SYNC can even stream music wirelessly, over Bluetooth, from the cellphones that support this feature. However, due to limitations in Bluetooth, it doesn't transfer song selection controls, or the song information display, to the dashboard in this scenario. The same limitation applies if your player can be connected only with the audio-in jack.
I tested SYNC with two music players and four cellphones and the system handled them all effortlessly. I used a year-old iPod and a new Samsung P2 as my test music players, and SYNC quickly transferred their song information and allowed me to select playlists, artists, albums, genres and individual songs by voice command.
I tried the cellphone functions with an Apple iPhone, a Motorola RAZR, a RIM BlackBerry and a new HTC Shadow phone and, again, all worked properly. While phone calls and address-book imports were handled easily on all the phones, some of SYNC's advanced functions, like the reading of text messages and the streaming of music, aren't widely supported on all phones. For example, only the RAZR worked with the text-message feature.
The iPhone test was especially interesting because it is both a Bluetooth-equipped phone and a full-fledged iPod. The SYNC treated it as both, simultaneously.
I found the voice-command system surprisingly reliable. In four days of testing, I encountered only a few instances in which my commands were misunderstood.
SYNC has some limitations. While it can read text messages on compatible phones, Ford didn't build in the ability to dictate and send text messages. You can send only canned messages, like "Be there in 20 minutes."

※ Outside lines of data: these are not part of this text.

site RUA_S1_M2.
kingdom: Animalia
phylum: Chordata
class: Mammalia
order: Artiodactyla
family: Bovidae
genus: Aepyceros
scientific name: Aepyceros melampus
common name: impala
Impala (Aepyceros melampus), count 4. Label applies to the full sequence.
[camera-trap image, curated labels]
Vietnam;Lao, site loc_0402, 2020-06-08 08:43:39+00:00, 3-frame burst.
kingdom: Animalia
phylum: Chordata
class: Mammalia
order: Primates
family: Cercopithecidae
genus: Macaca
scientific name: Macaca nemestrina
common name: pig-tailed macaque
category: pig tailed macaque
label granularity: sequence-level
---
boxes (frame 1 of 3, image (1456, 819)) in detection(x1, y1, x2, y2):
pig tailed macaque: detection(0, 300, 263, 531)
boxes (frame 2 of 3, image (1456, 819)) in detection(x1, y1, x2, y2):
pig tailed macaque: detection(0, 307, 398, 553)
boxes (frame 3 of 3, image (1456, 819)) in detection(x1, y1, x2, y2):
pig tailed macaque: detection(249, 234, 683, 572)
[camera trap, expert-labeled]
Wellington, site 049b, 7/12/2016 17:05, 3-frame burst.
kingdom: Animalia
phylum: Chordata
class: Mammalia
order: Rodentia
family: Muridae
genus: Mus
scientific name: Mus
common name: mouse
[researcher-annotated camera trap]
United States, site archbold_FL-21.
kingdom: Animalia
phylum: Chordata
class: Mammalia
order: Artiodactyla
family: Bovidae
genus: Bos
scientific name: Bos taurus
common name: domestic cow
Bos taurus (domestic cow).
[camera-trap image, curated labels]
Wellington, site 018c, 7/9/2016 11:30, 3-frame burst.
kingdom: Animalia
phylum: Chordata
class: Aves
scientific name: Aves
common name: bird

But there are a lot of advanced features -- too many to list here. And Ford plans to add others, which owners will be able to install at home. Detailed information on the system is available at syncmyride.com.
Alas, I did discover one glitch. Twice during my testing, SYNC mistakenly declared that a music player had been unplugged when it hadn't been. The system recovered with a little fiddling, but Ford needs to fix this.
Still, SYNC is a very well done method for integrating digital devices into a car, and in a model that most people can afford.